Collected data
────────

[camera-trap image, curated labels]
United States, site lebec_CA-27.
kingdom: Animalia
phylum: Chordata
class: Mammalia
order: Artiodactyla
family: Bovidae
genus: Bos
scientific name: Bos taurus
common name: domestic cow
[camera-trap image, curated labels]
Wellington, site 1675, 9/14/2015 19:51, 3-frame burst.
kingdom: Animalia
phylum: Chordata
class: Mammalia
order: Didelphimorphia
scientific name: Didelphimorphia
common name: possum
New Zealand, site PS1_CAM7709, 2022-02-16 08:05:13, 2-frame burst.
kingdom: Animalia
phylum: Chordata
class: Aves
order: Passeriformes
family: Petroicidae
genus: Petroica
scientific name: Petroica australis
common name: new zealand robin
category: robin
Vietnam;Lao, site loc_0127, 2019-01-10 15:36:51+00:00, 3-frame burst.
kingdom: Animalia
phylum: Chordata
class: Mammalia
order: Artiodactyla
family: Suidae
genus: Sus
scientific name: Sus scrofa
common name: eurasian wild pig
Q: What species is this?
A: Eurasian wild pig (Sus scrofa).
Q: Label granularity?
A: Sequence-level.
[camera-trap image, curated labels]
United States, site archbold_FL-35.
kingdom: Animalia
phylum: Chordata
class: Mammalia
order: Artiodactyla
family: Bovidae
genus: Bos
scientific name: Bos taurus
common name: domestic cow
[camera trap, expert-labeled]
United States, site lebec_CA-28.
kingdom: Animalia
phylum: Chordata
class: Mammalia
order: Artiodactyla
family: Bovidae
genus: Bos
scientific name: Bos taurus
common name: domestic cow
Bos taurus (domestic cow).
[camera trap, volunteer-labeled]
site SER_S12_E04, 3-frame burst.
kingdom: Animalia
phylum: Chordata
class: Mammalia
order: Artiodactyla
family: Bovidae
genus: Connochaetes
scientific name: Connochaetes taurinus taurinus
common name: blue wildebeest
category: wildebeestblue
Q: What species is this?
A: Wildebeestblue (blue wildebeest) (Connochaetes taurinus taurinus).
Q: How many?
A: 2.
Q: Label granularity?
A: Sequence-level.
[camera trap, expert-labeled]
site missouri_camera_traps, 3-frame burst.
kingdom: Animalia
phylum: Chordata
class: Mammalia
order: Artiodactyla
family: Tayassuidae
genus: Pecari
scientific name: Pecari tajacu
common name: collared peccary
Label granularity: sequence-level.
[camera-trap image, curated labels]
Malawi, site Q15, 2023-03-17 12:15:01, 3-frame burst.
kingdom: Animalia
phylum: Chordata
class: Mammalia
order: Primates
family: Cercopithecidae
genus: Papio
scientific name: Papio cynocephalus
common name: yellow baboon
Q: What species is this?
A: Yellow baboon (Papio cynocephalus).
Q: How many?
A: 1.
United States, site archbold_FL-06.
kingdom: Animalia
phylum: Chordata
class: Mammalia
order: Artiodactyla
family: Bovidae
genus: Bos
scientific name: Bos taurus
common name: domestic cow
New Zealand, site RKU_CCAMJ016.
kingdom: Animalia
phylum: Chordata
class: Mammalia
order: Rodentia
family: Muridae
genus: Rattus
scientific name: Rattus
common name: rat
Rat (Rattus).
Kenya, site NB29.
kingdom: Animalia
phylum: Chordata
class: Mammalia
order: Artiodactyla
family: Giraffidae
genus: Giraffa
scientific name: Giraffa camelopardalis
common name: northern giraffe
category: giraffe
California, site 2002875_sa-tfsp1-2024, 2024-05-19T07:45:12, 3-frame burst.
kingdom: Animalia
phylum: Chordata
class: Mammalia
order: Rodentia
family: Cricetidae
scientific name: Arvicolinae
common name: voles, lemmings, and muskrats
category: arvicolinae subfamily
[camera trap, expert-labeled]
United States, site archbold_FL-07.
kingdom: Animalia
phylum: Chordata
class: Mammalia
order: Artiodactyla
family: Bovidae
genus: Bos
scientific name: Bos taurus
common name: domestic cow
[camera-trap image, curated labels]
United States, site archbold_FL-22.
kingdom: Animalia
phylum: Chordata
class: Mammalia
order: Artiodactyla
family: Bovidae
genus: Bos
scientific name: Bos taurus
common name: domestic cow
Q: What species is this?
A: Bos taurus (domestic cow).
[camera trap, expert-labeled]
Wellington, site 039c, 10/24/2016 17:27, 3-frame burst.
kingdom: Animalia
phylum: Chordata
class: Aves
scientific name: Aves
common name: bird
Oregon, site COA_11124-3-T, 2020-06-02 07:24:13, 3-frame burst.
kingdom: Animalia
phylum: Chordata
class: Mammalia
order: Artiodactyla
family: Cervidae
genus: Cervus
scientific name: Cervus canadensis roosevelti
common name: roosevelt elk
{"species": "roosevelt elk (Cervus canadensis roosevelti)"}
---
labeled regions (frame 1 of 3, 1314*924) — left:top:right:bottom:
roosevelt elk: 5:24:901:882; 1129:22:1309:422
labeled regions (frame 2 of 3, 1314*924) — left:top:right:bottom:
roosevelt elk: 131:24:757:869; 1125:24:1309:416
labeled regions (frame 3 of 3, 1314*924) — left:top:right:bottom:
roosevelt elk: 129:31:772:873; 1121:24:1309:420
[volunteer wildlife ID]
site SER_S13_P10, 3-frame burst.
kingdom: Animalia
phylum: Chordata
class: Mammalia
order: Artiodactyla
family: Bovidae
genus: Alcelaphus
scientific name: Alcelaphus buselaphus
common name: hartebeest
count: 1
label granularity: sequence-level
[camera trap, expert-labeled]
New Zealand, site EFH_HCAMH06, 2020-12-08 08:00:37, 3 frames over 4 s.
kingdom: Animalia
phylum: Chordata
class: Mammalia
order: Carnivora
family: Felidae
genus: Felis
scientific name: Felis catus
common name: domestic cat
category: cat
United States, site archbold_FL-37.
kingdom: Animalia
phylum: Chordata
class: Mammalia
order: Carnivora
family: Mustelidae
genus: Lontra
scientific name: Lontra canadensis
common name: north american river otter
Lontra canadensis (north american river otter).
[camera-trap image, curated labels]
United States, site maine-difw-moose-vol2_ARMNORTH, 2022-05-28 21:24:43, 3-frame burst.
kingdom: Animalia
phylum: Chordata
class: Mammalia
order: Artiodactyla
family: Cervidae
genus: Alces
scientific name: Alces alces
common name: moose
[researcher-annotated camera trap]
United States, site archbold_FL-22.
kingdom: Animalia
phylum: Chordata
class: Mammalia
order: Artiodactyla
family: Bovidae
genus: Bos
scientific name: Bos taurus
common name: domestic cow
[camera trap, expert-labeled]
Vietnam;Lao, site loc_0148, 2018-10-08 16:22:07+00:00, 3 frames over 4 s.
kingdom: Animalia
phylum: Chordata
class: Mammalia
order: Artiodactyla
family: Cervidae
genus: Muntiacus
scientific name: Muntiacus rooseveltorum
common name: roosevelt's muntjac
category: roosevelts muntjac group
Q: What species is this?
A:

────────

→ PROBLEM REQUIREMENTS
Repeat the data above, word for word.

→ SOLUTION FOR THIS EXERCISE
[camera-trap image, curated labels]
United States, site lebec_CA-27.
kingdom: Animalia
phylum: Chordata
class: Mammalia
order: Artiodactyla
family: Bovidae
genus: Bos
scientific name: Bos taurus
common name: domestic cow
[camera-trap image, curated labels]
Wellington, site 1675, 9/14/2015 19:51, 3-frame burst.
kingdom: Animalia
phylum: Chordata
class: Mammalia
order: Didelphimorphia
scientific name: Didelphimorphia
common name: possum
New Zealand, site PS1_CAM7709, 2022-02-16 08:05:13, 2-frame burst.
kingdom: Animalia
phylum: Chordata
class: Aves
order: Passeriformes
family: Petroicidae
genus: Petroica
scientific name: Petroica australis
common name: new zealand robin
category: robin
Vietnam;Lao, site loc_0127, 2019-01-10 15:36:51+00:00, 3-frame burst.
kingdom: Animalia
phylum: Chordata
class: Mammalia
order: Artiodactyla
family: Suidae
genus: Sus
scientific name: Sus scrofa
common name: eurasian wild pig
Q: What species is this?
A: Eurasian wild pig (Sus scrofa).
Q: Label granularity?
A: Sequence-level.
[camera-trap image, curated labels]
United States, site archbold_FL-35.
kingdom: Animalia
phylum: Chordata
class: Mammalia
order: Artiodactyla
family: Bovidae
genus: Bos
scientific name: Bos taurus
common name: domestic cow
[camera trap, expert-labeled]
United States, site lebec_CA-28.
kingdom: Animalia
phylum: Chordata
class: Mammalia
order: Artiodactyla
family: Bovidae
genus: Bos
scientific name: Bos taurus
common name: domestic cow
Bos taurus (domestic cow).
[camera trap, volunteer-labeled]
site SER_S12_E04, 3-frame burst.
kingdom: Animalia
phylum: Chordata
class: Mammalia
order: Artiodactyla
family: Bovidae
genus: Connochaetes
scientific name: Connochaetes taurinus taurinus
common name: blue wildebeest
category: wildebeestblue
Q: What species is this?
A: Wildebeestblue (blue wildebeest) (Connochaetes taurinus taurinus).
Q: How many?
A: 2.
Q: Label granularity?
A: Sequence-level.
[camera trap, expert-labeled]
site missouri_camera_traps, 3-frame burst.
kingdom: Animalia
phylum: Chordata
class: Mammalia
order: Artiodactyla
family: Tayassuidae
genus: Pecari
scientific name: Pecari tajacu
common name: collared peccary
Label granularity: sequence-level.
[camera-trap image, curated labels]
Malawi, site Q15, 2023-03-17 12:15:01, 3-frame burst.
kingdom: Animalia
phylum: Chordata
class: Mammalia
order: Primates
family: Cercopithecidae
genus: Papio
scientific name: Papio cynocephalus
common name: yellow baboon
Q: What species is this?
A: Yellow baboon (Papio cynocephalus).
Q: How many?
A: 1.
United States, site archbold_FL-06.
kingdom: Animalia
phylum: Chordata
class: Mammalia
order: Artiodactyla
family: Bovidae
genus: Bos
scientific name: Bos taurus
common name: domestic cow
New Zealand, site RKU_CCAMJ016.
kingdom: Animalia
phylum: Chordata
class: Mammalia
order: Rodentia
family: Muridae
genus: Rattus
scientific name: Rattus
common name: rat
Rat (Rattus).
Kenya, site NB29.
kingdom: Animalia
phylum: Chordata
class: Mammalia
order: Artiodactyla
family: Giraffidae
genus: Giraffa
scientific name: Giraffa camelopardalis
common name: northern giraffe
category: giraffe
California, site 2002875_sa-tfsp1-2024, 2024-05-19T07:45:12, 3-frame burst.
kingdom: Animalia
phylum: Chordata
class: Mammalia
order: Rodentia
family: Cricetidae
scientific name: Arvicolinae
common name: voles, lemmings, and muskrats
category: arvicolinae subfamily
[camera trap, expert-labeled]
United States, site archbold_FL-07.
kingdom: Animalia
phylum: Chordata
class: Mammalia
order: Artiodactyla
family: Bovidae
genus: Bos
scientific name: Bos taurus
common name: domestic cow
[camera-trap image, curated labels]
United States, site archbold_FL-22.
kingdom: Animalia
phylum: Chordata
class: Mammalia
order: Artiodactyla
family: Bovidae
genus: Bos
scientific name: Bos taurus
common name: domestic cow
Q: What species is this?
A: Bos taurus (domestic cow).
[camera trap, expert-labeled]
Wellington, site 039c, 10/24/2016 17:27, 3-frame burst.
kingdom: Animalia
phylum: Chordata
class: Aves
scientific name: Aves
common name: bird
Oregon, site COA_11124-3-T, 2020-06-02 07:24:13, 3-frame burst.
kingdom: Animalia
phylum: Chordata
class: Mammalia
order: Artiodactyla
family: Cervidae
genus: Cervus
scientific name: Cervus canadensis roosevelti
common name: roosevelt elk
{"species": "roosevelt elk (Cervus canadensis roosevelti)"}
---
labeled regions (frame 1 of 3, 1314*924) — left:top:right:bottom:
roosevelt elk: 5:24:901:882; 1129:22:1309:422
labeled regions (frame 2 of 3, 1314*924) — left:top:right:bottom:
roosevelt elk: 131:24:757:869; 1125:24:1309:416
labeled regions (frame 3 of 3, 1314*924) — left:top:right:bottom:
roosevelt elk: 129:31:772:873; 1121:24:1309:420
[volunteer wildlife ID]
site SER_S13_P10, 3-frame burst.
kingdom: Animalia
phylum: Chordata
class: Mammalia
order: Artiodactyla
family: Bovidae
genus: Alcelaphus
scientific name: Alcelaphus buselaphus
common name: hartebeest
count: 1
label granularity: sequence-level
[camera trap, expert-labeled]
New Zealand, site EFH_HCAMH06, 2020-12-08 08:00:37, 3 frames over 4 s.
kingdom: Animalia
phylum: Chordata
class: Mammalia
order: Carnivora
family: Felidae
genus: Felis
scientific name: Felis catus
common name: domestic cat
category: cat
United States, site archbold_FL-37.
kingdom: Animalia
phylum: Chordata
class: Mammalia
order: Carnivora
family: Mustelidae
genus: Lontra
scientific name: Lontra canadensis
common name: north american river otter
Lontra canadensis (north american river otter).
[camera-trap image, curated labels]
United States, site maine-difw-moose-vol2_ARMNORTH, 2022-05-28 21:24:43, 3-frame burst.
kingdom: Animalia
phylum: Chordata
class: Mammalia
order: Artiodactyla
family: Cervidae
genus: Alces
scientific name: Alces alces
common name: moose
[researcher-annotated camera trap]
United States, site archbold_FL-22.
kingdom: Animalia
phylum: Chordata
class: Mammalia
order: Artiodactyla
family: Bovidae
genus: Bos
scientific name: Bos taurus
common name: domestic cow
[camera trap, expert-labeled]
Vietnam;Lao, site loc_0148, 2018-10-08 16:22:07+00:00, 3 frames over 4 s.
kingdom: Animalia
phylum: Chordata
class: Mammalia
order: Artiodactyla
family: Cervidae
genus: Muntiacus
scientific name: Muntiacus rooseveltorum
common name: roosevelt's muntjac
category: roosevelts muntjac group
Q: What species is this?
A:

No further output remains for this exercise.